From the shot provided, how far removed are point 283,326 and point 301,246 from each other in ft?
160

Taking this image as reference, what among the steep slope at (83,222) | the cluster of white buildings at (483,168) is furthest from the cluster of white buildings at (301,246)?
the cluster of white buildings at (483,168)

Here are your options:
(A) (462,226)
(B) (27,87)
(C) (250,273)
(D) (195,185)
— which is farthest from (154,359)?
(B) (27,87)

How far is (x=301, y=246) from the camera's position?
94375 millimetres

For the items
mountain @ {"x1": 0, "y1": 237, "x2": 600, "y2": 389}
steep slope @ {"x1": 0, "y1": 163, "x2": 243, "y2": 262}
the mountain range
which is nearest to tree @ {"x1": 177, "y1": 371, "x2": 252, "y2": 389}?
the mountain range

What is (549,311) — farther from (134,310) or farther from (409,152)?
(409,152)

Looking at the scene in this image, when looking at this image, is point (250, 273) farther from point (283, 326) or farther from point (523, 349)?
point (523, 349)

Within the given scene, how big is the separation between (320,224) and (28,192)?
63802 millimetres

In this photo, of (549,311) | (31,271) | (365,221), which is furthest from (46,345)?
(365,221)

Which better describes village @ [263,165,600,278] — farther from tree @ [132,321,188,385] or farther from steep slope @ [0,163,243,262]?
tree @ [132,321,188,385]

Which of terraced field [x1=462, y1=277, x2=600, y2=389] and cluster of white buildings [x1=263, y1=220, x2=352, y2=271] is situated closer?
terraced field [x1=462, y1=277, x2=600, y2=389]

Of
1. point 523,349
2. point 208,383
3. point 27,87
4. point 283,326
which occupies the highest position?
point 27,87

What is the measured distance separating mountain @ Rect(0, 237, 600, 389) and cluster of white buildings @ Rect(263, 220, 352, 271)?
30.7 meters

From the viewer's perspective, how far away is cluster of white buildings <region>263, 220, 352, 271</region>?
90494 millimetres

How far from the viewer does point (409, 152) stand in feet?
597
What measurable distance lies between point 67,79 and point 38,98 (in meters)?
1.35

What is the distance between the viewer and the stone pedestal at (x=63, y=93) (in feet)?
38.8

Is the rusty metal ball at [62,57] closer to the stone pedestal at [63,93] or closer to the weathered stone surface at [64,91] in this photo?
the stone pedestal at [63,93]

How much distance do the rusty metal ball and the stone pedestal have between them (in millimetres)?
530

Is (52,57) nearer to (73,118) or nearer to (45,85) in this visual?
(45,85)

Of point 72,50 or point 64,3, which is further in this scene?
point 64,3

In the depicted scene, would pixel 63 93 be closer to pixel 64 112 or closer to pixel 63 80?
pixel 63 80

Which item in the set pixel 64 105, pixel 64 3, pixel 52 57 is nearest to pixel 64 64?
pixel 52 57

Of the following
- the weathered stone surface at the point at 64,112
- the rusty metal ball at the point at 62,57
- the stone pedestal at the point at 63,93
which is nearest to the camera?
──────────
### INSTRUCTIONS FOR THE TASK
Please report every line of the records above that contains the word "distance", copying each such line in full.

### ANSWER TO THE EXERCISE
What is the measured distance separating mountain @ Rect(0, 237, 600, 389) and cluster of white buildings @ Rect(263, 220, 352, 271)?
What measurable distance lies between point 67,79 and point 38,98 (in meters)?
What is the distance between the viewer and the stone pedestal at (x=63, y=93) (in feet)?
How much distance do the rusty metal ball and the stone pedestal have between them (in millimetres)?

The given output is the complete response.